Dataset extract:
>>>

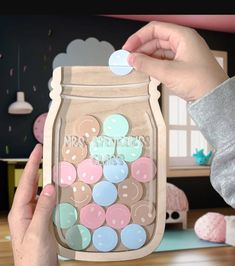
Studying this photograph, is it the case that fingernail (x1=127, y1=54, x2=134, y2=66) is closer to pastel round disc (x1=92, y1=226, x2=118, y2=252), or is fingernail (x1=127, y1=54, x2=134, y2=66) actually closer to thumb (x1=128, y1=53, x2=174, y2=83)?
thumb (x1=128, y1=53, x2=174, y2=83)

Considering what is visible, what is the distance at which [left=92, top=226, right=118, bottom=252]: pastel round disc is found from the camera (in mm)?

<<<
>>>

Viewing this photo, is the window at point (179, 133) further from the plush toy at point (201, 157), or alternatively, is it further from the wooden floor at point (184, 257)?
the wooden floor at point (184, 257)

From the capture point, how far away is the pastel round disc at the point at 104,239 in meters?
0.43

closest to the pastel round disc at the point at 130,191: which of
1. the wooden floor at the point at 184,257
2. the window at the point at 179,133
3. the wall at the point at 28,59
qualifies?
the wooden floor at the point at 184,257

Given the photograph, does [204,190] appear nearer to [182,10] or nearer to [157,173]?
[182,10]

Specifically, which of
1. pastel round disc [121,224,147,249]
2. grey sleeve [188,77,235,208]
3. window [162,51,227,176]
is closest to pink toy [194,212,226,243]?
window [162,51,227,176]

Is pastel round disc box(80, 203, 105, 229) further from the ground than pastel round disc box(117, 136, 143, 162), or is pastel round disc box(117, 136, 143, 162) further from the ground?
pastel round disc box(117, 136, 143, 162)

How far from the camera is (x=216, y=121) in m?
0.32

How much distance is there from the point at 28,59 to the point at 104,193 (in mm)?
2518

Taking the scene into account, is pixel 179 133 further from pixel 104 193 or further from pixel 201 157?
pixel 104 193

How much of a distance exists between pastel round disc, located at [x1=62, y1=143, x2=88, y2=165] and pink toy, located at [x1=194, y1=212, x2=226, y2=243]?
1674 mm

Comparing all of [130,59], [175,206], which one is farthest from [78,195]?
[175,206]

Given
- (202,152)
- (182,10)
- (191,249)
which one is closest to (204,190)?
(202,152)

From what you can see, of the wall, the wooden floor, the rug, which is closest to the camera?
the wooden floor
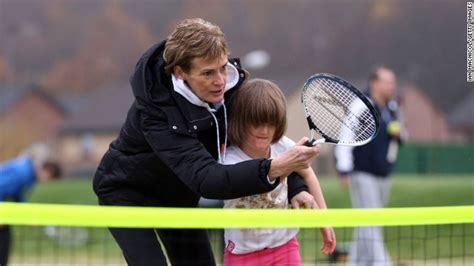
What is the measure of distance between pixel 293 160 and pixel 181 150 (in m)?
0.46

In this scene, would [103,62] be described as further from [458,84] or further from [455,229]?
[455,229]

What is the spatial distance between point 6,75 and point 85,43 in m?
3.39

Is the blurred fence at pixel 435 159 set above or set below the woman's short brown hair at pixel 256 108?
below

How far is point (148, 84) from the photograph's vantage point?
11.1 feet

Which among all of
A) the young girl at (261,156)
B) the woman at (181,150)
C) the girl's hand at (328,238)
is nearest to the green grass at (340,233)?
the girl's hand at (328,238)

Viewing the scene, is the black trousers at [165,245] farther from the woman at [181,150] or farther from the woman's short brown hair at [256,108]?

<<<

Count how many lines of the material above contain the string "pink", with case counting. Reply with the number alone.

Full solution:
2